I saw a large boiler around 50 gallons in size online a few months ago, all steel construction, and they ran its presure up with a large compressor. Not sure if it had water in it at all :eek:
 
Nickademusss,
Nice boiler. Been thinking about one of these. What type of solder does PM recommend using on their boilers?

Jeff
 
it came with solder, silver bearing solder, as long as you keep water in the boiler it will not leak, its rivets will see that it wont suddenly lose pressure if you over heat it....
 
Nickademus

You did show us the burner, I don't know why missed it.

I assume its commercial but I can't find it on the PMR site. If you made it what is the jet size and air hole size? better still the drawings?

Pete
 
doubletop said:
Nickademus

You did show us the burner, I don't know why missed it.

I assume its commercial but I can't find it on the PMR site. If you made it what is the jet size and air hole size? better still the drawings?

Pete

I actually found it prebuilt on ebay, I am afraid I am not sure of jet size, next time I have it apart I will look and see if its marked :)
 
It looks usefull Do you have the link to the sale or seller?

Pete
 
Sweet Nickademus.
It just looks so right with steam coming out the exhaust.
Alan
 
miner49r said:
Sweet Nickademus.
It just looks so right with steam coming out the exhaust.
Alan

Thanks! It even runs better on steam, it seems that I can run it slower than when its on air...
 
Nickademusss said:
Thanks! It even runs better on steam, it seems that I can run it slower than when its on air...

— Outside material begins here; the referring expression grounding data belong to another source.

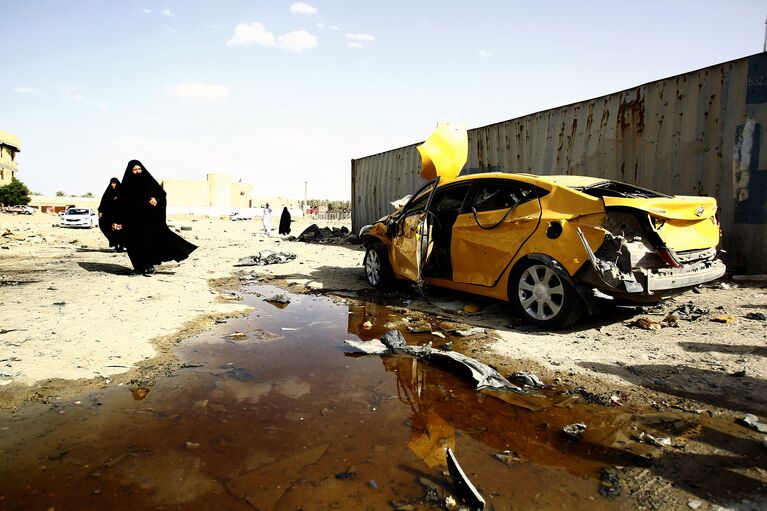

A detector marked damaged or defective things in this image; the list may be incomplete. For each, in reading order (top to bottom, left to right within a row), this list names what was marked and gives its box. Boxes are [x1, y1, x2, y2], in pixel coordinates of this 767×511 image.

damaged car wheel [364, 244, 392, 288]
shattered car door [450, 179, 540, 288]
destroyed yellow car [360, 123, 728, 326]
damaged car wheel [512, 262, 584, 330]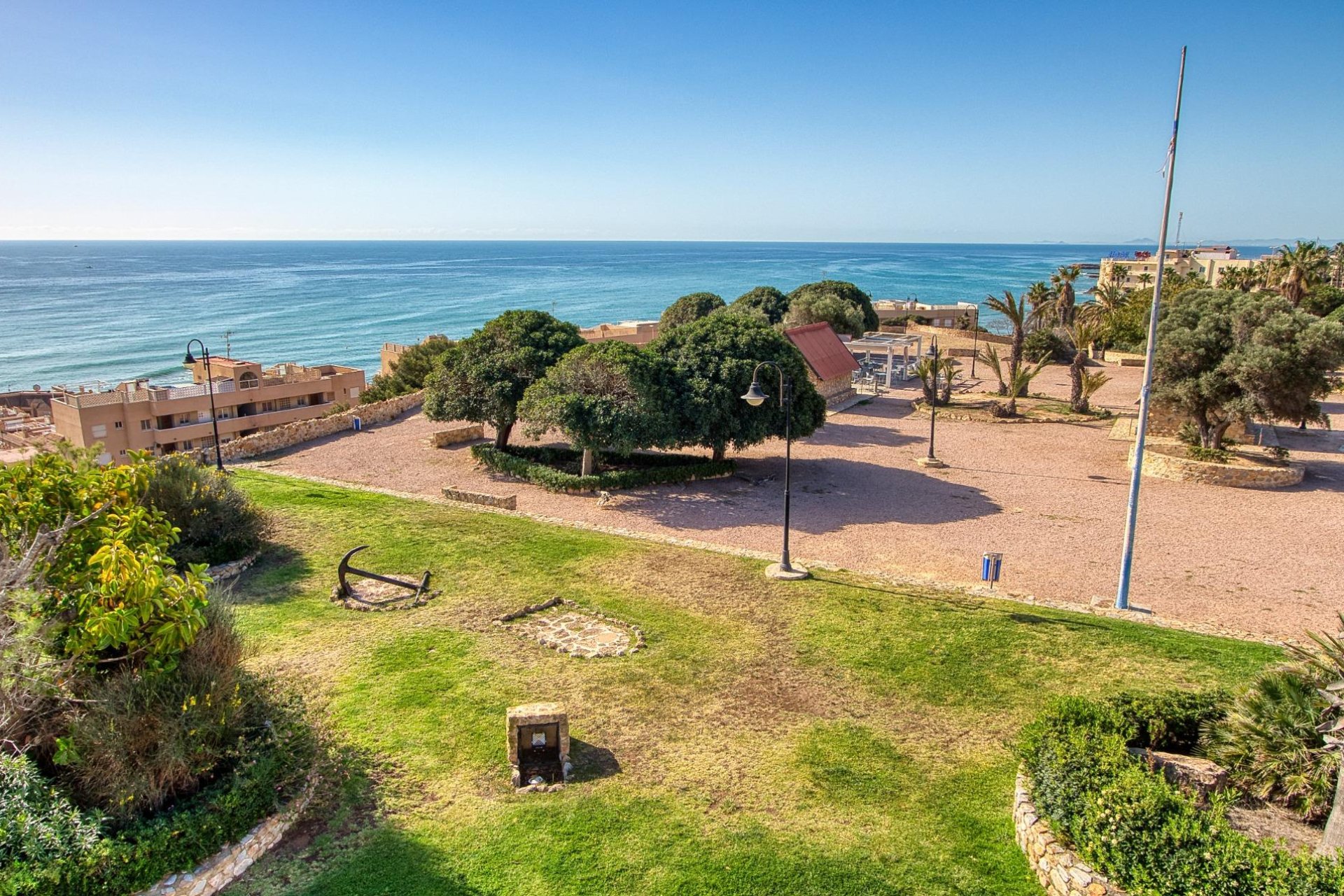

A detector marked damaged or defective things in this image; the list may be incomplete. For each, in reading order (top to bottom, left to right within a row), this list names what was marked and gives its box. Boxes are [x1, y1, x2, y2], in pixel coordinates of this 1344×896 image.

That's steam for you. All these air only engines just don't know what they are missing. IMHO a boiler is a must, even if you only have one to try each of your engines out on once in their life.

Pete
 
Nice job! I hope to build this one also.

I built the vertical PM boiler a few years ago. The solder that comes with the kit is a winner. The flux in the kit is even better! I am still using that flux on all kinds of other projects. I have fired my boiler with butane and once raised steam using only wood! The riveting is the only finicky part.